E A NÓS, O QUE
INTERESSA?
O que está em jogo, como toda a gente percebe, é um conflito de
influências entre, por um lado, os Estados Unidos e a União Europeia (esta desempenhando o duplo
papel de ponta de lança dos interesses e da estratégia americana no leste
europeu e simultaneamente acautelando os dos seus membros mais influentes nessa
mesma região) e, por outro, a Rússia.
Aparentemente trata-se do clássico conflito de
influências em que cada um dos lados tenta ganhar vantagem sobre o outro. Mas
há no conflito ucraniano aspectos novos que, não sendo devidamente tomados em
conta, inviabilizarão a compreensão da sua verdadeira natureza e do modo de lidar com ele.
Voltando um pouco ao passado mais recente: durante a Guerra
Fria os conflitos de influência tinham sempre a mesma natureza e eram ditados
pelos mesmos objectivos. Dois sistemas em confronto, pretendendo cada uma das partes
ganhar vantagem sobre a outra agregando para o seu lado novos aderentes sempre
com vista a um objectivo comum: um sistema suplantar o outro.
Se o conflito ocorria
numa zona demarcada, por mais vozearia e propaganda que houvesse, já se sabia
antecipadamente como o conflito terminaria: mantinha-se a posição daquele que
actuou dentro da sua zona, qualquer que tivesse sido a natureza da acção desencadeada.
Se o conflito ocorria fora das zonas demarcadas, aí ele
poderia expressar-se militarmente e muitas vezes se expressou, confrontando-se os
dois sistemas não directamente mas por “interpostas pessoas”. Foi assim em
África e também na Ásia.
Na América Latina, que em rigor não era zona demarcada,
prevalecia a “doutrina Monroe”, à época velha de mais de um século, em
defesa da qual os Estados Unidos recorreram a invasões, a golpes de estado e à
instauração de ferozes ditaduras, tanto em grandes como em pequenos países.

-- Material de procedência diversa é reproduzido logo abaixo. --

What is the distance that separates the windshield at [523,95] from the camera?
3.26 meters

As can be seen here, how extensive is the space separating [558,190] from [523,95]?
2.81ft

Cuba não constitui uma excepção porque quando tudo começou não estava no horizonte
dos revolucionários o alinhamento por um dos lados em confronto. Isso só veio a
acontecer um pouco mais tarde. E quando se tornou claro o que tinha acontecido
já era aparentemente tarde para alterar o rumo dos acontecimentos. Mesmo assim,
a CIA organizou com meios aéreos e navais americanos uma invasão,
fundamentalmente integrada por exilados cubanos, que correu mal, muito mal e
deixou pelas ruas da amargura a credibilidade política do recém-empossado
Presidente Kennedy. Cerca de um ano e meio mais tarde, o campo socialista
exagerou na parada e propôs-se instalar mísseis em Cuba. O mundo esteve à beira
da guerra, mas um acordo alcançado in
extremis com muita dificuldade, e com fortes oposições tanto no Kremlin
como no Pentágono e no Congresso, conseguiu evitar a guerra e simultaneamente
assegurar a invulnerabilidade de Cuba a troco do desmantelamento dos mísseis.
Acordo que se manteve para além da Guerra Fria não obstante os Estados Unidos
durante meio século terem tentado tudo para, por meios não militares, desalojar
Castro do poder, quer impondo o bloqueio da Ilha quer tentando múltiplas vezes
o assassinato do líder cubano.
Hoje não há sistemas em confronto. A Guerra Fria acabou com a
vitória das forças capitalistas sobre o socialismo. A Queda do Muro e a
desagregação da União Soviética simbolizam e corporizam essa vitória muito mais
eloquentemente do que qualquer outro acontecimento. Os 15 Estados que
recobraram a independência com o fim do modelo federal soviético tornaram-se
capitalistas, Rússia inclusive, como qualquer outro existente no lado do campo
até então adverso. Nesses Estados, o processo de apropriação dos bens antes
colectivizados traduziu-se, em todos eles, num verdadeiro saque, o mesmo tendo
acontecido, posto que em proporções diferentes e mediante um processo de
mascaramento jurídico, nos demais Estados antes integrantes do Pacto de
Varsóvia.
Até neste processo há interessantes semelhanças entre uns e
outros, entre os de lado de cá e os do lado de lá, já que tanto nuns como
noutros o capitalismo foi precedido de um processo de acumulação primitiva que
lhe permitiu depois consolidar-se. Com a diferença de que no Leste esse
processo foi mais rápido, porque o capital estava mais à mão e já constituído,
carecendo apenas de mudar de dono e de sentido.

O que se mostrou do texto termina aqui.